[Stored entries]

..........

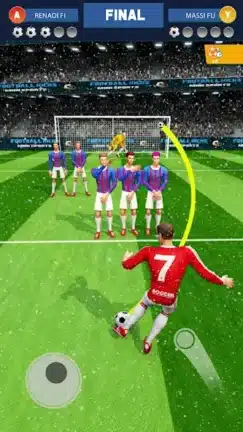 تحميل لعبة Soccer Kicks Strike Game مهكرة Apk للاندرويد 2026 أخر إصدار مجانا تحميل لعبة Soccer Kicks Strike Game مهكرة Apk للاندرويد 2026 أخر إصدار مجانا
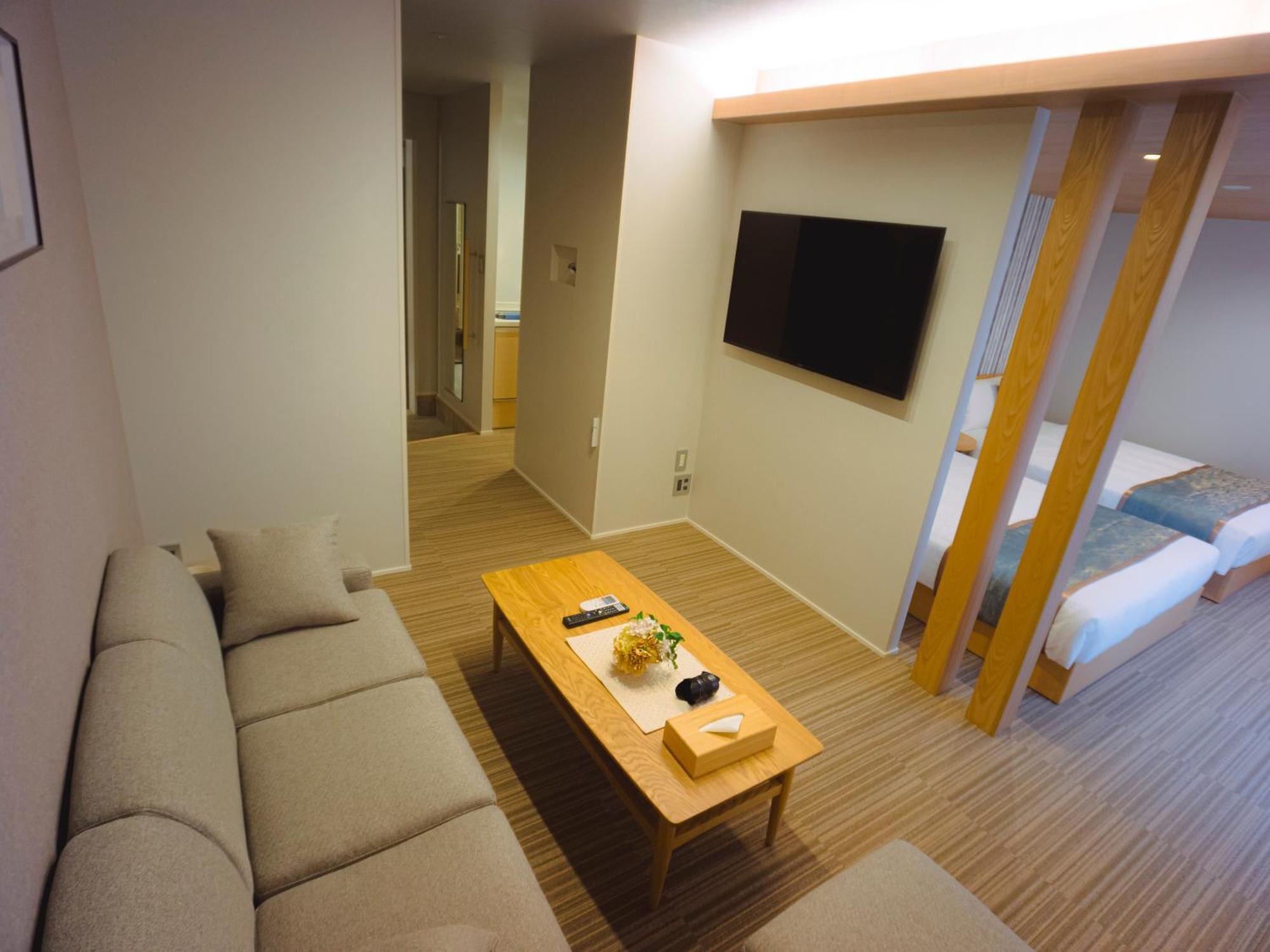 Grand Base Hakata Sumiyoshi Aparthotel Фукуока Стая снимка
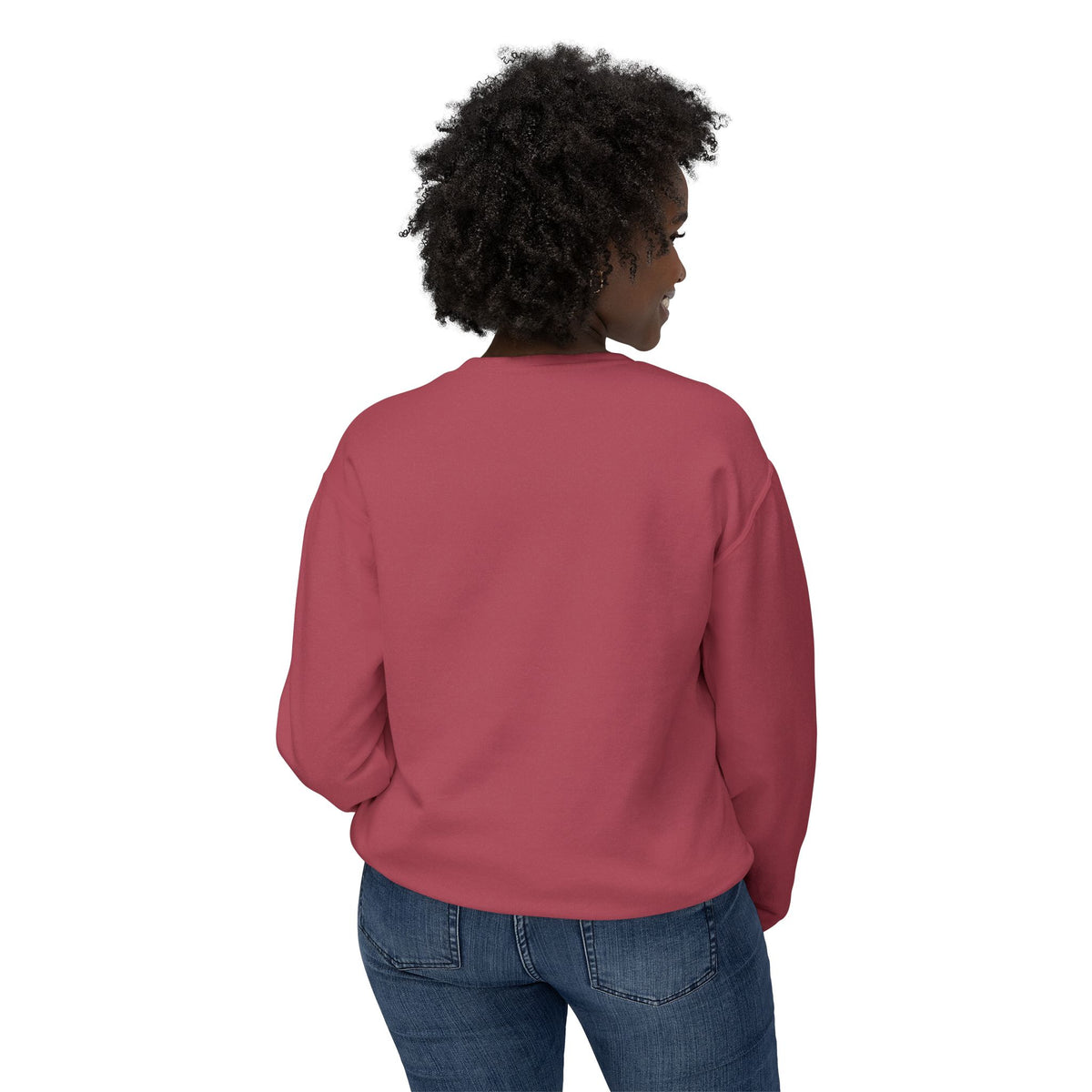 Resilient Script Sweatshirt — Inspirational Crewneck for Women & Men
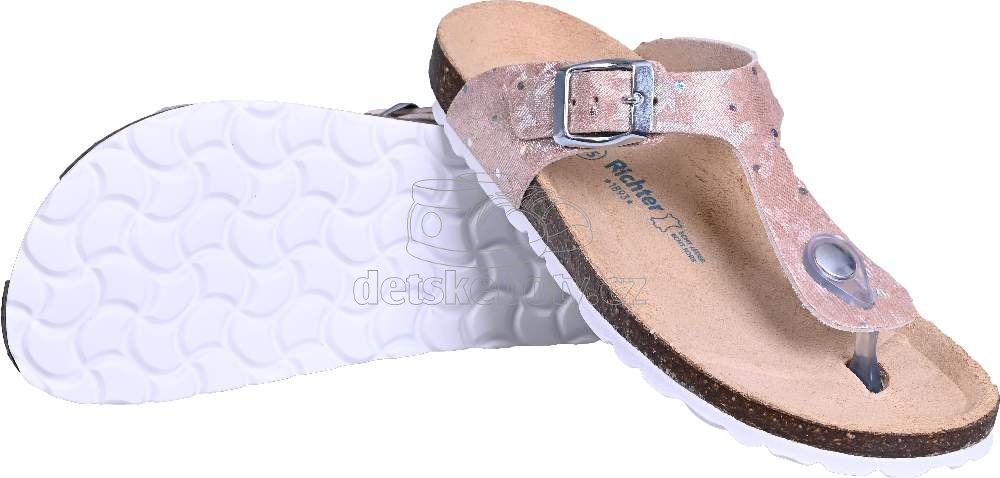 Domácí obuv Richter 8801-3172-3000 Velikost: 40 (obrázek 3)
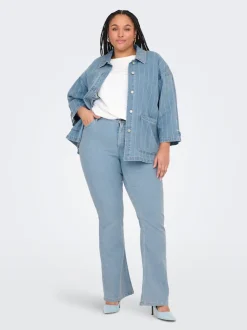 CARHUSH Middels høy midje Flared Fit Jeans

..........

■ **WHAT YOU NEED TO DO**
Leave out the pictures and transcribe the entries above exactly.

■ **SOLUTION FOR THIS EXERCISE**
 تحميل لعبة Soccer Kicks Strike Game مهكرة Apk للاندرويد 2026 أخر إصدار مجانا تحميل لعبة Soccer Kicks Strike Game مهكرة Apk للاندرويد 2026 أخر إصدار مجانا
 Grand Base Hakata Sumiyoshi Aparthotel Фукуока Стая снимка
 Resilient Script Sweatshirt — Inspirational Crewneck for Women & Men
 Domácí obuv Richter 8801-3172-3000 Velikost: 40 (obrázek 3)
 CARHUSH Middels høy midje Flared Fit Jeans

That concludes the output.